Of all the lines below, output only those starting at the one with "۱۳۷۹-۱۲-۱۰ رد طرح" and ending at the one with "چهل سال شورای نگهبان", both ends included, exactly as written.

§ GIVEN RECORDS
:::

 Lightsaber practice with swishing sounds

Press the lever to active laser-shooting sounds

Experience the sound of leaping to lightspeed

:::

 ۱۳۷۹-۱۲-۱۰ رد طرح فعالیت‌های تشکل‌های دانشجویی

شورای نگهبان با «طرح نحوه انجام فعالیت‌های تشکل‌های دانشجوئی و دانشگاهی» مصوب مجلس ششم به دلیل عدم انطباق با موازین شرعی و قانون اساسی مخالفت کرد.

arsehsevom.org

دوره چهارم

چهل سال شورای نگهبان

:::

§ EXERCISE ANSWER
 ۱۳۷۹-۱۲-۱۰ رد طرح فعالیت‌های تشکل‌های دانشجویی

شورای نگهبان با «طرح نحوه انجام فعالیت‌های تشکل‌های دانشجوئی و دانشگاهی» مصوب مجلس ششم به دلیل عدم انطباق با موازین شرعی و قانون اساسی مخالفت کرد.

arsehsevom.org

دوره چهارم

چهل سال شورای نگهبان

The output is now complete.